__What you will do__
Arrange the lines from the one containing "Which is point" through the end of the rows, both ends included, as a Markdown table with the columns Number and Line, skipping blank lines.

__Dataset__
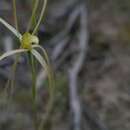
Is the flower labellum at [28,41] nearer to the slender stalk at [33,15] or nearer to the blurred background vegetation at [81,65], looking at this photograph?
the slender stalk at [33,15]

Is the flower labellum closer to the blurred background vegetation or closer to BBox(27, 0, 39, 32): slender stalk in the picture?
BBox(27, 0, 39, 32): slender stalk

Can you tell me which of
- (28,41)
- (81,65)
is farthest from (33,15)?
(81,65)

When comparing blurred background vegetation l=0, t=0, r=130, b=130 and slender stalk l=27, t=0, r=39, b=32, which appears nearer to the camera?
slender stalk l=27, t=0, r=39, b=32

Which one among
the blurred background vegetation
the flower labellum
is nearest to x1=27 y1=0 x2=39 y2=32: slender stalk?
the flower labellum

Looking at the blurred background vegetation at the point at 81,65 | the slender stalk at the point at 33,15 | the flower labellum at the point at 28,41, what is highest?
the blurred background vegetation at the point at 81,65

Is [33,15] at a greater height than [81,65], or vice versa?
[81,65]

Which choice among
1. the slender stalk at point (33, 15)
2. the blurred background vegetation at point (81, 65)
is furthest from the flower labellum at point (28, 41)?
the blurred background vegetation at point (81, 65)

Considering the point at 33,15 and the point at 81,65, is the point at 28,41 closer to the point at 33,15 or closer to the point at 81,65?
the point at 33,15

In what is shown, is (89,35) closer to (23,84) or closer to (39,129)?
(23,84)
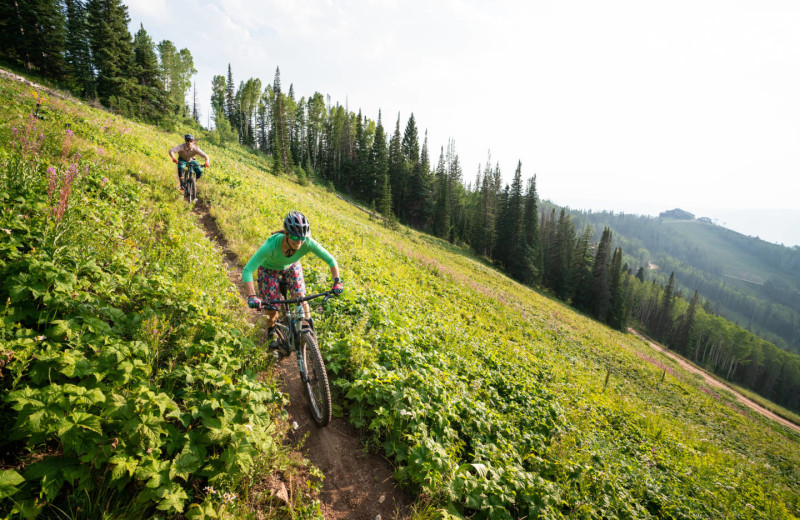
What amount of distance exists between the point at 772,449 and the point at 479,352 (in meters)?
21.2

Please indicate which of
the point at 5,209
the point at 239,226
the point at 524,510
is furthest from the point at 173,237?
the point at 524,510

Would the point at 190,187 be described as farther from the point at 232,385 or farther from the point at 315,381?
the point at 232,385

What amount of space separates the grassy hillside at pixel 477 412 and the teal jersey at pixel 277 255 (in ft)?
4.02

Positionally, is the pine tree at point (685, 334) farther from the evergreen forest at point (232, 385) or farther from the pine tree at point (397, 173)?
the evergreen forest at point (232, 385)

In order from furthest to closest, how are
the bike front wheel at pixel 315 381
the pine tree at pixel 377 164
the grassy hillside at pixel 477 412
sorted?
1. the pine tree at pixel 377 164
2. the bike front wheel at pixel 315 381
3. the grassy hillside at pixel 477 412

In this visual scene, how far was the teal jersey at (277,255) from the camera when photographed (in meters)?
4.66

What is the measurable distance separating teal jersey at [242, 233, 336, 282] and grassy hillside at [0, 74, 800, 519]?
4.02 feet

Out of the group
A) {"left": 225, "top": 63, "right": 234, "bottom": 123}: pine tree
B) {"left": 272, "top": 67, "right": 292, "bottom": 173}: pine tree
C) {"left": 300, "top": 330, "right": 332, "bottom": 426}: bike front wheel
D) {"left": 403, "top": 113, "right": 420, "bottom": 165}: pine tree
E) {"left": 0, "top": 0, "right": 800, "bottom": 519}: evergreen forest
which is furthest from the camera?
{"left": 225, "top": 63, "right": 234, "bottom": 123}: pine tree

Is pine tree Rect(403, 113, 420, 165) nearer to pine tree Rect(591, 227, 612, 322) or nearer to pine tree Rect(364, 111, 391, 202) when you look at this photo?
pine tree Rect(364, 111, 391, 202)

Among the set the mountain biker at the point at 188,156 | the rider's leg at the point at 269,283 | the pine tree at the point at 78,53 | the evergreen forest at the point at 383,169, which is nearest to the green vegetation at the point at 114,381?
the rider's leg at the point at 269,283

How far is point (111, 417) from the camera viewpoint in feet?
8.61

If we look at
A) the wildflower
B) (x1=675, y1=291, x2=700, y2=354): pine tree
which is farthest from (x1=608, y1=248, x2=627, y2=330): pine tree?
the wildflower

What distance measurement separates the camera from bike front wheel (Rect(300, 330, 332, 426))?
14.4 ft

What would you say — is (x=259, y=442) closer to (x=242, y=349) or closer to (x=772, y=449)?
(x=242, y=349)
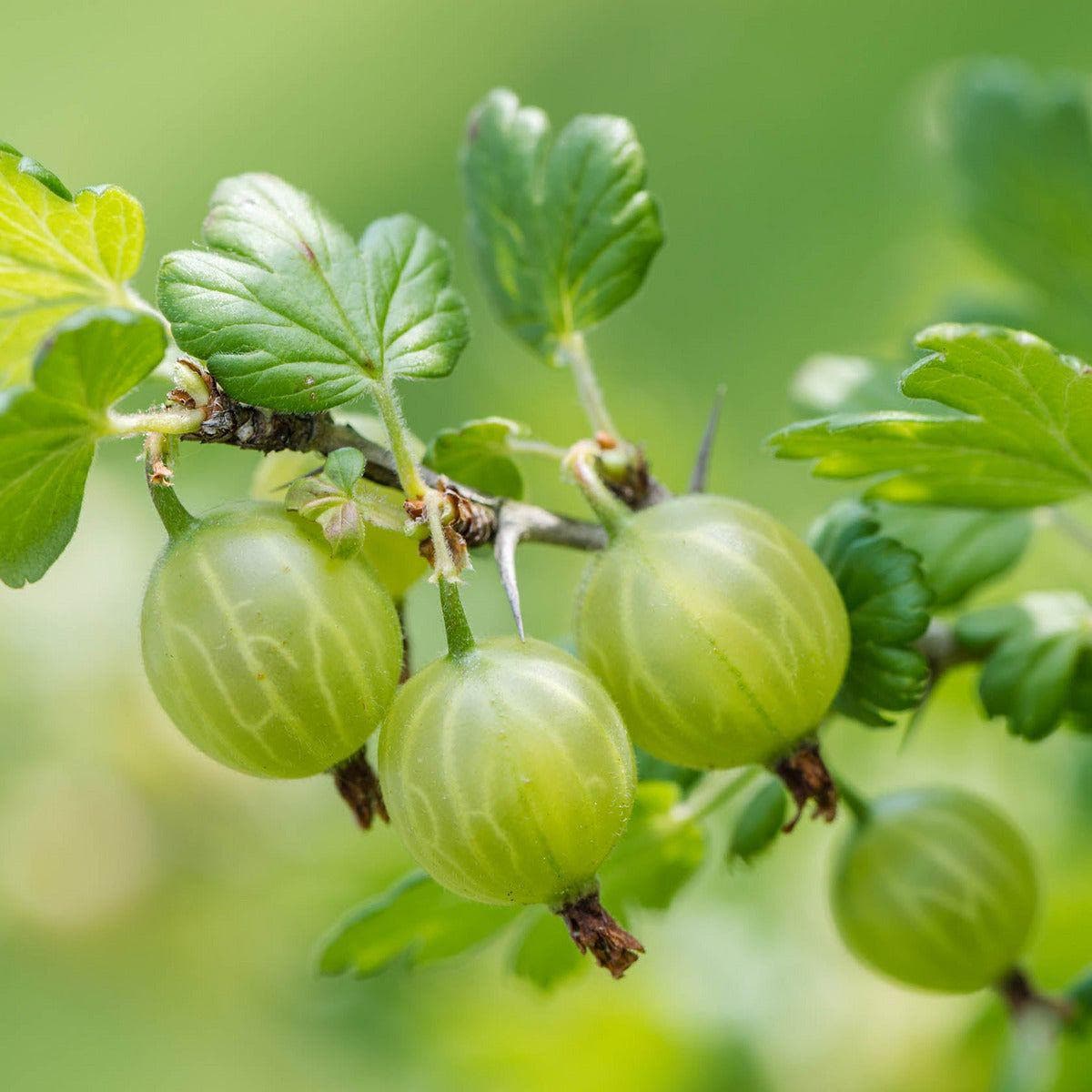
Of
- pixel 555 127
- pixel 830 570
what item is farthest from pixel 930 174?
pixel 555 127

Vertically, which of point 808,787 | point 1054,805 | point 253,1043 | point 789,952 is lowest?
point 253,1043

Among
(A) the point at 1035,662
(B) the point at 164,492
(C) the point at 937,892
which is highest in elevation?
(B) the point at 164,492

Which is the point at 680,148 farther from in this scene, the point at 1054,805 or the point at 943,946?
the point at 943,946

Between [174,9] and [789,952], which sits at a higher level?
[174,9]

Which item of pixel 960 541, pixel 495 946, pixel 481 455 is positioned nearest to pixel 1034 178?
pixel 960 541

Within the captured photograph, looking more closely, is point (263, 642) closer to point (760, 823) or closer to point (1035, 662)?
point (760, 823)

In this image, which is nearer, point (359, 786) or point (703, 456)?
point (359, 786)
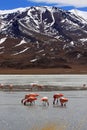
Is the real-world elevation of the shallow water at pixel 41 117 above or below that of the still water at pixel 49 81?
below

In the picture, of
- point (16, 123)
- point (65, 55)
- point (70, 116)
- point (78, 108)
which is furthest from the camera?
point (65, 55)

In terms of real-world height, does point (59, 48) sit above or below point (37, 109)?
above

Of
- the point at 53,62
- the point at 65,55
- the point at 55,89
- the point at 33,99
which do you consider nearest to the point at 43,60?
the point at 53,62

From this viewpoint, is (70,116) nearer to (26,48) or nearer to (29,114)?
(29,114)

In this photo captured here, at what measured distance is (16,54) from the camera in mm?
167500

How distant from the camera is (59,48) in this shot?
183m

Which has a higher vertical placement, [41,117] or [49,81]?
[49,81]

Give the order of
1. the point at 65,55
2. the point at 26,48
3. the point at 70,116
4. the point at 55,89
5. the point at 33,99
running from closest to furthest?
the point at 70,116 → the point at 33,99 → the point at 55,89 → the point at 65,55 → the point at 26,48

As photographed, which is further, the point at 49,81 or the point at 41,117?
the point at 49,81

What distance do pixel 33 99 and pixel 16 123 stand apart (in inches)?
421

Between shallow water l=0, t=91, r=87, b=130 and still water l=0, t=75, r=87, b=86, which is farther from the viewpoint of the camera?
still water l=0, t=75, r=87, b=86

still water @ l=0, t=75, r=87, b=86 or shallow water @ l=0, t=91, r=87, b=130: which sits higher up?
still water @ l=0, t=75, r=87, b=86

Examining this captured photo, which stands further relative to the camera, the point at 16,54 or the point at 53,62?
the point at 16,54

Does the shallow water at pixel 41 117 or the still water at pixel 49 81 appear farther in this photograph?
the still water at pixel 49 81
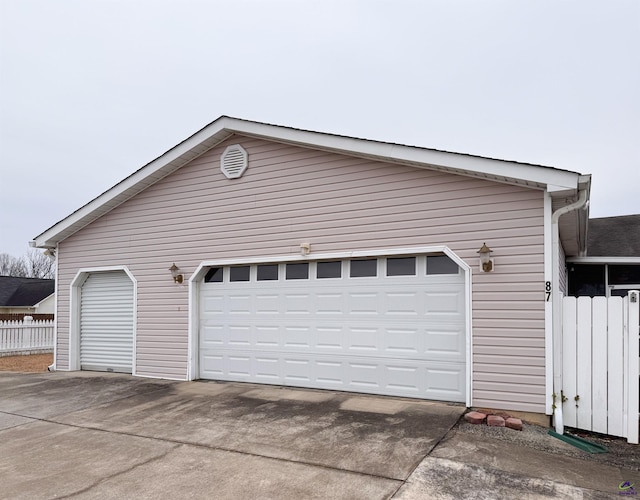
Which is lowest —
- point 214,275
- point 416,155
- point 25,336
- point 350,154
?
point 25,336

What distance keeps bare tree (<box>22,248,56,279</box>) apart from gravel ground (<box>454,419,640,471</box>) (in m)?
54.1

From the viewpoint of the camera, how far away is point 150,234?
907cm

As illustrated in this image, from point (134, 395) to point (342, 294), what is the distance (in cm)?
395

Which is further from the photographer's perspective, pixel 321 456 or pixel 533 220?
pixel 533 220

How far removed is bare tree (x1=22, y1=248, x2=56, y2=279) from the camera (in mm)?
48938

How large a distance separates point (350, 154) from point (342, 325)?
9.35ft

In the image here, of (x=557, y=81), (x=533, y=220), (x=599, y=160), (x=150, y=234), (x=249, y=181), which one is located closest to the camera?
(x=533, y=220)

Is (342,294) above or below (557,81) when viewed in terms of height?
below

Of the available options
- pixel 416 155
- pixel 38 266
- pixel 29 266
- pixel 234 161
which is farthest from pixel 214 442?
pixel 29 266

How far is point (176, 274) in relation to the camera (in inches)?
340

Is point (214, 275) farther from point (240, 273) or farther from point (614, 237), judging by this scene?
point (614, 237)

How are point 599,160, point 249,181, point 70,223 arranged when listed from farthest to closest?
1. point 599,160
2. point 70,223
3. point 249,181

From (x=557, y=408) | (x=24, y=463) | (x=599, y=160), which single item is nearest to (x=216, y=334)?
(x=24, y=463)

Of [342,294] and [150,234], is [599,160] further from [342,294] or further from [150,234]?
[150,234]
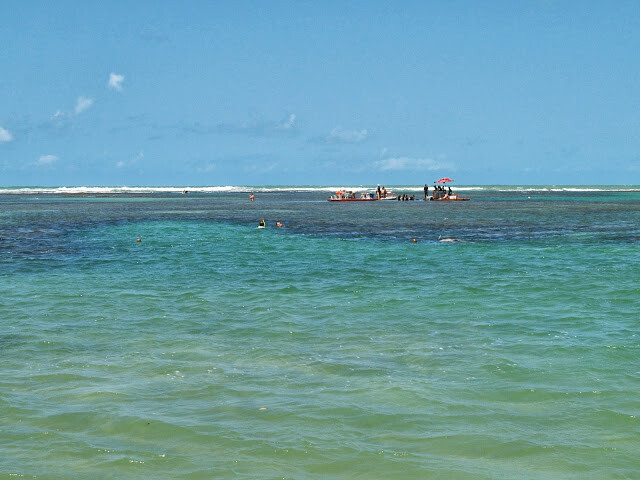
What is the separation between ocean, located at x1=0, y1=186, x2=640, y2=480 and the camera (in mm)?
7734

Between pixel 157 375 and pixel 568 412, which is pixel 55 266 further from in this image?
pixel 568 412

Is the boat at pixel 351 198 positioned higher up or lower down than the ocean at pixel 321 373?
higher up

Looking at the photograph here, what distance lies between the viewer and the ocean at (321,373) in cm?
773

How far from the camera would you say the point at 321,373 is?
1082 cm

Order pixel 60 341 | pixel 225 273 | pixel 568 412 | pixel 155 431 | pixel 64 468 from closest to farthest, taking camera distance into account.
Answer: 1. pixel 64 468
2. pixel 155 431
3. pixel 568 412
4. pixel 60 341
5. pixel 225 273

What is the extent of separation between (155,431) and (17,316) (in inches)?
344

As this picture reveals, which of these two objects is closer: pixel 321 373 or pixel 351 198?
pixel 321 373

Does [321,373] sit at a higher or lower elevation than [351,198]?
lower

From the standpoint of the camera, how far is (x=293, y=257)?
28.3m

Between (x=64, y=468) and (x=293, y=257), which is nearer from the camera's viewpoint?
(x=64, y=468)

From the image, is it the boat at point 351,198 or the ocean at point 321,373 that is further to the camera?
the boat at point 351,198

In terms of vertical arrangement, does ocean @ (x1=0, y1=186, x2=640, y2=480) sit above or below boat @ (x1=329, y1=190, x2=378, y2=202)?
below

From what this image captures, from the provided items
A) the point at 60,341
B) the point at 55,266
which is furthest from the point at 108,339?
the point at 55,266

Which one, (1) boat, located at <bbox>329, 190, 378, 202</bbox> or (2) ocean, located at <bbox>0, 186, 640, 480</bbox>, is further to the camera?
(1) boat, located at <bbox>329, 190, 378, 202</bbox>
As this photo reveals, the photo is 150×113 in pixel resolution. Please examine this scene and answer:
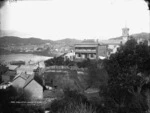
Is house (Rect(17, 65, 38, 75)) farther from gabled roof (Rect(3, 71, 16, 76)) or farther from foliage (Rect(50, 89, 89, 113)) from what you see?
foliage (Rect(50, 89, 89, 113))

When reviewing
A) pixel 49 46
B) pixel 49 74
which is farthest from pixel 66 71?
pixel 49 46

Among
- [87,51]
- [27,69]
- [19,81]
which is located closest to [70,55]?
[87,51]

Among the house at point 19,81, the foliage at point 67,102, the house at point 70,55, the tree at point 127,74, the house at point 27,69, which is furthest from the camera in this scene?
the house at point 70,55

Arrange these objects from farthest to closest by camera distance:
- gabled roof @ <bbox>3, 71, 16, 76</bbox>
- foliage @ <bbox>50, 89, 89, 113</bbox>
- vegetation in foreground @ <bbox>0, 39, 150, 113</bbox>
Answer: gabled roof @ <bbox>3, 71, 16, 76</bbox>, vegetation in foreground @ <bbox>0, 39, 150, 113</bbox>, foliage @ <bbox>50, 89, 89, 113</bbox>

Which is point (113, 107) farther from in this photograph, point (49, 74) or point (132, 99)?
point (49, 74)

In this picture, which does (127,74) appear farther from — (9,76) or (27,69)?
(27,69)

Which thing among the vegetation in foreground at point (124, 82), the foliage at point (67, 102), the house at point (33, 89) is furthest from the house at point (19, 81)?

__Answer__
| Number | Line |
|---|---|
| 1 | Which is point (113, 107) farther from in this photograph, point (49, 74) or point (132, 99)? |
| 2 | point (49, 74) |
| 3 | In this picture, which does (127,74) appear farther from — (9,76) or (27,69)? |
| 4 | (27,69) |
| 5 | Which thing among the vegetation in foreground at point (124, 82), the foliage at point (67, 102), the house at point (33, 89) is furthest from the house at point (19, 81)? |